On 21 May 2016 at 19:44, Ben Coman <btc at openinworld.com> wrote:
>
> Will Travis auto-merge green dev commits into master like this...
> https://chrisdown.name/2015/09/27/auto-merging-successful-builds-from-travis-ci.html

No, we will have a merge through pull requests, because Travis cannot
check everything for us, and it would be difficult to sync e.g.
Windows build status (which will come from Appveyor) to Travis (or
vice versa) to know if all platforms passed. With a PR, we can wait
for all platforms to pass and then click the button in the web
interface.

> Have you considered Travis doing pre-merge testing...
> https://blog.travis-ci.com/2012-09-04-pull-requests-just-got-even-more-awesome/

This is on by default on every repository that uses Travis. So yes.

> Would it be worthwhile for master to only merge fast-forward [2] [3]
> so that merging from dev to master can't accidentally create an
> additional merge?  I presume there should be no changes in master that
> didn't already pass through dev?
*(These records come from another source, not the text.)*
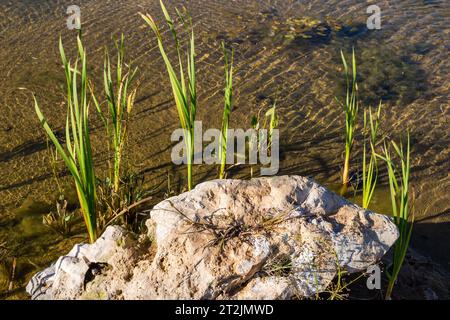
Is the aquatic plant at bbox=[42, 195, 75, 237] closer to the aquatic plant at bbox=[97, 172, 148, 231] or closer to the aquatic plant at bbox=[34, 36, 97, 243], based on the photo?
the aquatic plant at bbox=[97, 172, 148, 231]

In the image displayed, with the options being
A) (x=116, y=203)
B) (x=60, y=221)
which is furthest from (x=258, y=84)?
(x=60, y=221)

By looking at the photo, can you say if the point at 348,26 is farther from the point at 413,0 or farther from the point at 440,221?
the point at 440,221

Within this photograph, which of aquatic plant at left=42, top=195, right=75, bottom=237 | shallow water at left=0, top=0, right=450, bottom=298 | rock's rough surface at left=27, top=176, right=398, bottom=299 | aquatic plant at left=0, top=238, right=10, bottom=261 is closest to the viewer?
rock's rough surface at left=27, top=176, right=398, bottom=299

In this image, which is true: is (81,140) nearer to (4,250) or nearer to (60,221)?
(60,221)

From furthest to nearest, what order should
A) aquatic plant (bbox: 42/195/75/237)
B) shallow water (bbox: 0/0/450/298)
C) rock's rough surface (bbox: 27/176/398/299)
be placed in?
shallow water (bbox: 0/0/450/298)
aquatic plant (bbox: 42/195/75/237)
rock's rough surface (bbox: 27/176/398/299)

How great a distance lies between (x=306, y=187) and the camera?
2.88 metres

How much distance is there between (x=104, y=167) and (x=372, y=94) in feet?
9.31

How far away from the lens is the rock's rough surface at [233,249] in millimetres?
2535

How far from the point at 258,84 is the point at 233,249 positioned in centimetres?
308

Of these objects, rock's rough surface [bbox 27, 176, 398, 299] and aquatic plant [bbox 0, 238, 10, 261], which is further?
aquatic plant [bbox 0, 238, 10, 261]

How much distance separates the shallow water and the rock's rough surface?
2.35ft

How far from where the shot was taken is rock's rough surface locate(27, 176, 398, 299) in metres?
2.54

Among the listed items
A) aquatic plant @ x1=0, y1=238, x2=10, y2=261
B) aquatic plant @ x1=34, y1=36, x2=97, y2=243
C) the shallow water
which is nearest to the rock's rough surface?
aquatic plant @ x1=34, y1=36, x2=97, y2=243

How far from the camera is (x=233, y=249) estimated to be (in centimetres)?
258
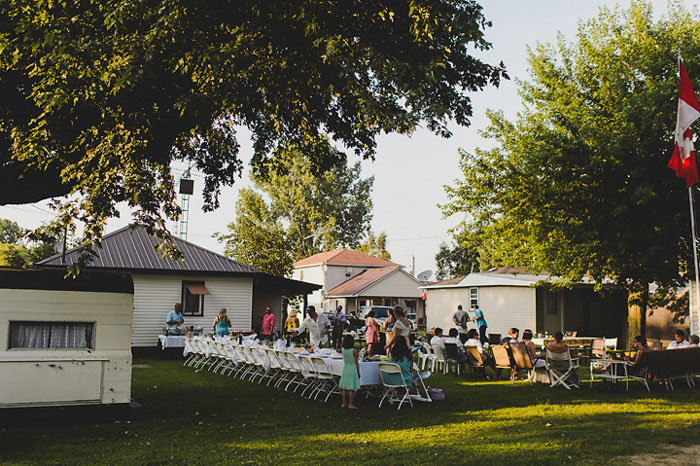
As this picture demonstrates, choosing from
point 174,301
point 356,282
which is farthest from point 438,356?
point 356,282

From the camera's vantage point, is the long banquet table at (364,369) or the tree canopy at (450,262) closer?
the long banquet table at (364,369)

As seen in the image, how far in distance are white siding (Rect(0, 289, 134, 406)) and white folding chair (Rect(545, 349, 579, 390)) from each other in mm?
8187

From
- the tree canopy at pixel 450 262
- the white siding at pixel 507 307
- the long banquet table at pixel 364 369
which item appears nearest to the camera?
the long banquet table at pixel 364 369

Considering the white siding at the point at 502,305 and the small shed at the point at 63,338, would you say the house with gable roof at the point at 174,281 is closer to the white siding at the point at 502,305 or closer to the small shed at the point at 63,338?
the white siding at the point at 502,305

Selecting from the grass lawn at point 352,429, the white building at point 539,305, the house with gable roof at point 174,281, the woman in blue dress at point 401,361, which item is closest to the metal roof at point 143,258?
the house with gable roof at point 174,281

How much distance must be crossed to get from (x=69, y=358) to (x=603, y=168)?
14.0 metres

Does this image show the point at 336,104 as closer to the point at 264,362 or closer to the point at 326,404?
the point at 326,404

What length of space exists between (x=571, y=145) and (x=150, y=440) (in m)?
13.2

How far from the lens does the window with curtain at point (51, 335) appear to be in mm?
8391

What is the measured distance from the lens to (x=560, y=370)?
12.3m

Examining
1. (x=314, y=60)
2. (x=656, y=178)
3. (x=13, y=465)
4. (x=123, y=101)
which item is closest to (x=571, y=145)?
(x=656, y=178)

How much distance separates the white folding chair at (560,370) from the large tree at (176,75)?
21.2 feet

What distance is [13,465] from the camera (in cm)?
624

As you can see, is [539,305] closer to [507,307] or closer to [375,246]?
[507,307]
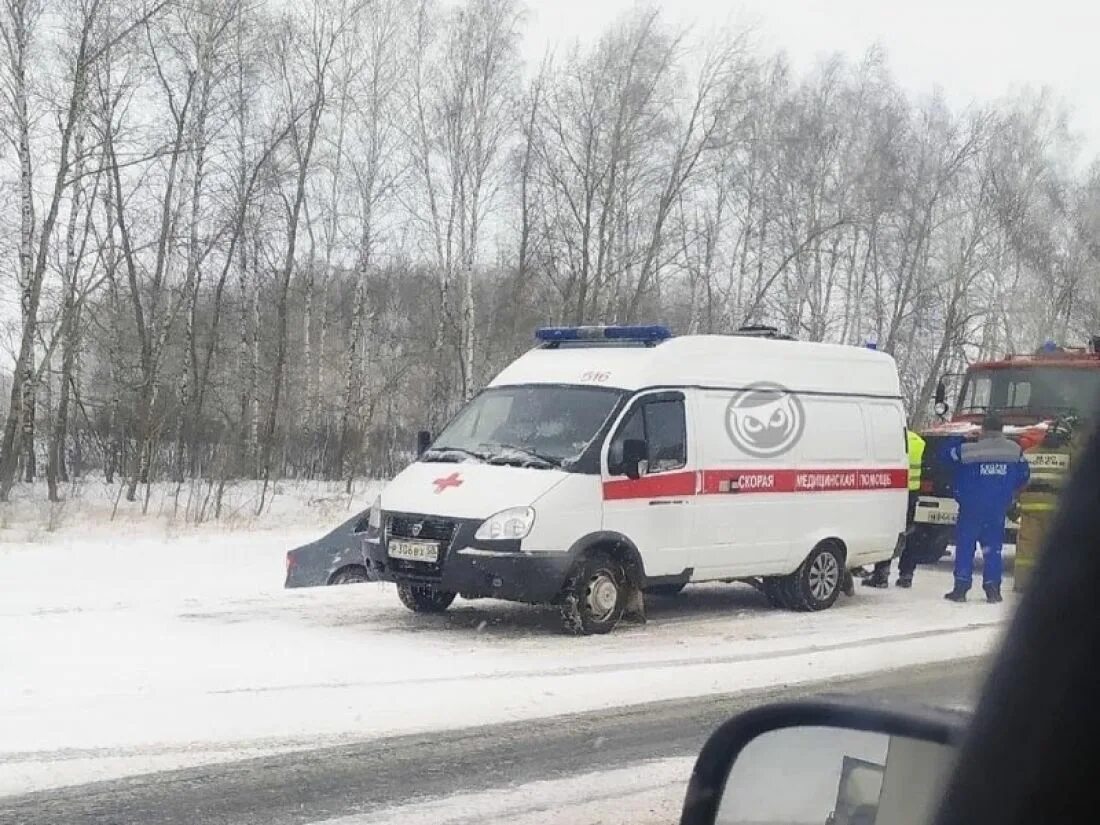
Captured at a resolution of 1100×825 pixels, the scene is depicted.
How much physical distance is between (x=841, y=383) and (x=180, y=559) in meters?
9.82

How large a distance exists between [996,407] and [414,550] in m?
9.09

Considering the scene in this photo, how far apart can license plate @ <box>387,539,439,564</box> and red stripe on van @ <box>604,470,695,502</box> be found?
1484 millimetres

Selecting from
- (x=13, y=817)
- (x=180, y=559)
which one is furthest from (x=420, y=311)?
(x=13, y=817)

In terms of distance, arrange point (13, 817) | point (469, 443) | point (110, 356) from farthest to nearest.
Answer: point (110, 356)
point (469, 443)
point (13, 817)

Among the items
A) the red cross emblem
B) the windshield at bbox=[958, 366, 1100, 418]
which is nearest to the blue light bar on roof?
the red cross emblem

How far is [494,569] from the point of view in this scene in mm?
9578

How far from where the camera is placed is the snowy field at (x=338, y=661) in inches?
267

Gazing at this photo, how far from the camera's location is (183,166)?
28.2 metres

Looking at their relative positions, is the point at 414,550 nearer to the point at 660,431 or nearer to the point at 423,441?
the point at 423,441

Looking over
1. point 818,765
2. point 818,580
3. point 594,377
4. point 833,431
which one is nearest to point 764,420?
point 833,431

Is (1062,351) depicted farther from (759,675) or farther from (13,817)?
(13,817)

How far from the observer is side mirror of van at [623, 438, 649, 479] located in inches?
398

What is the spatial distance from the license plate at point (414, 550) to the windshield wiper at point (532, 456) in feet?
3.02

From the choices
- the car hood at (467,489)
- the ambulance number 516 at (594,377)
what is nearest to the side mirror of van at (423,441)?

That is...
>      git config branch.master.mergeoptions "--ff-only
> "

This is an option that every developer can set for themselves. By
default git will fast forward if possibly anyway, so I see no need to
enforce this and make the lives of developers harder if some important
hot fix did end up directly in master and is merged back into dev from
there (not that we want that, but if it does happen, forcing everyone
to rebase so they can continue to fast forward later just makes
everyones merges more difficult).

> Putting so many numbers together like this...
> 201605210154
> is not quite human readable and error prone if manually typing a
> branch or tag to checkout (even if you'd usually cut-n-paste).
>
> Adding a couple of spacers might be useful...
> 2016.0521.0154
> since period separators seem valid...
> https://git-scm.com/docs/git-check-ref-format

Maybe the dots would help readability, but since its just the dates
from lower to higher precision, I don't think it's very error prone
when typing. After all, I don't think "2 0 1 6 ...", but I think "this
year on may 21 at 5 past 6 pm" and then I just write it down. I feel
this isn't any harder to remember than an arbitrary SVN commit id.

> Rather than just let everyone go their own way outside the official
> dev builds, could the build system be set up to provide a community
> convention identifying unofficial builds.  Build could be clearly
> identified as unofficial by appending the commit hash, would also
> uniquely identifys them.
> So -version would return something like...
>     2016.0521.0154-63ae94dae
>
> where the timestamp from the official build is retained unchanged, to
> identify where we branched off from the official repository.  It might
> even be useful to add feature and user name,
> so -version for unofficial builds looked like this...
>     2016.0521.0154-63ae94dae-FeatureBranch-GitUserName
>

This is possible to set up, and I agree we want some identifier for
unofficial builds, but I'm not convinced it's worth including branch
name and git user as well, since that can be easily checked from the
history on Github by just going to the commit hash.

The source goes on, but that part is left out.